La audiencia conectaba con las palabras del predicador. Nadie habría osado levantarse e irse.

            -No podéis convertiros en notarios de la pérdida de ecosistemas y tendrías que desear para vuestros nietos un océano vivo como el que vieron vuestros abuelos. No podéis ser nuestra funeraria, la que nos entierre en fosas comunes, siendo así que estábamos llamados a la vida y a ser sustento de vida. El hermano Antonio de Padua nos predicó un día y nos habló del amor de Francisco de Asís y de todas las buenas gentes por la creación. Le escuchamos con humildad y creíamos que así era, que nos amabais. Os pedimos en esta hora que demostréis vuestro amor cuidando el mar.

            Se hizo un silencio.

            -Si nos dejáis a nosotros los peces, en el sermón del Viernes Santo os hablaremos de las personas, vuestros hermanos, que mueren en nuestras aguas. Les vemos morir, boquear como nosotros, hundirse en la desesperación y perecer en el estertor silencioso de las aguas profundas. Los vemos ahí y los miramos con honda pena, por más que ellos no puedan ver la tristeza de nuestros ojos. Dejadnos hablar de ellos, aunque os duela y no sea agradable. Son hermanos vuestros y mueren en nuestra casa que es su mortaja.

            Quedó el interrogante en suspenso. Nadie osaba decir nada. El franciscano abandonó el estrado en silencio. Al rato el Prefecto entonó la oración conclusiva. Nadie felicitó al predicador. Volvía en el coche oficial a su convento de Roma en silencio, como vacío. Sus hermanos le preguntaron qué tal había ido la cosa. Él, en un susurro, dijo que bien.
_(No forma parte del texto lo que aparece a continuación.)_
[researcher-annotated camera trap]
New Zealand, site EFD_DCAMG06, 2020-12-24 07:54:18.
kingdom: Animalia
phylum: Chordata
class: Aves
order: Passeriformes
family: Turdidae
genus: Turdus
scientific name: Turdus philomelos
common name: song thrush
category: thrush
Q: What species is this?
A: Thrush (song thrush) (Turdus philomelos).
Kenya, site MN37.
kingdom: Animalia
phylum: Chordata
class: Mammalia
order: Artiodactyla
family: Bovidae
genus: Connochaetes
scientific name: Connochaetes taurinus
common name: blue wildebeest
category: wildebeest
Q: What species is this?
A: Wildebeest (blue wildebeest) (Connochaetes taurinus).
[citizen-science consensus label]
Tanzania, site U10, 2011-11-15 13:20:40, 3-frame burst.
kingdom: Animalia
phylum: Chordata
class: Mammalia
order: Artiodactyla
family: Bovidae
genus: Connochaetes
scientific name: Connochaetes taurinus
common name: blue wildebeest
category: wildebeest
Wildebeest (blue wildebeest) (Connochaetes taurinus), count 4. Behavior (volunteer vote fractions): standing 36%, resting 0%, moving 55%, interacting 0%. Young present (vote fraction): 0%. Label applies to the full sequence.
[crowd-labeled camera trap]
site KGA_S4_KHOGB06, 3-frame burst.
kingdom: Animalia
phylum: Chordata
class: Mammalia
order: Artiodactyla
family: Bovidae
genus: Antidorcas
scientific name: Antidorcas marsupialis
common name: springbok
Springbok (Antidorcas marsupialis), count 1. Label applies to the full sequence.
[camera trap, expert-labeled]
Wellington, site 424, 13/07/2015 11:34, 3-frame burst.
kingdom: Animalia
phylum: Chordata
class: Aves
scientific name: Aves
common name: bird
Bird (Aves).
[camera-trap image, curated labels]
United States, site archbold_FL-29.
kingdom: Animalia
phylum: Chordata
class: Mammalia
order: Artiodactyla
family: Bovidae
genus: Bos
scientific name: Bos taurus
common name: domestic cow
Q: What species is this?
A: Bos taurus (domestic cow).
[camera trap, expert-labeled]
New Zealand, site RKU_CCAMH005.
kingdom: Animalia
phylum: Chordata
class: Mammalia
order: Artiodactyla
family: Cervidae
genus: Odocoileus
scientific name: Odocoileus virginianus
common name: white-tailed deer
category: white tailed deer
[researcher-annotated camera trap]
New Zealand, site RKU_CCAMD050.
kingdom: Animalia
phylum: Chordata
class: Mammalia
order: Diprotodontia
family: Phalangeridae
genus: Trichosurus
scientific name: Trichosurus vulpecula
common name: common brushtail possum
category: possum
            A los días recibió una breve carta del puño y letra del Papa: “Fray Hermógenes, en el sermón de Viernes Santo háblenos de lo que dicen los peces sobre los que mueren en el Mediterráneo. Mi bendición para Ud.”.

1 comentario

Teresa -

Impresionante predicación la de los peces... Y qué bonita la narración... Me ha recordado a la canción Marte, de la representante española en Eurovisión junior, donde presta su preciosa voz al mar que pide auxilio.

Este poner voz a la creación amenazada es un recurso inestimable para concienciar, porque llega a todos con facilidad. Y en esta empresa cualquier recurso es bueno y necesario. Urgente.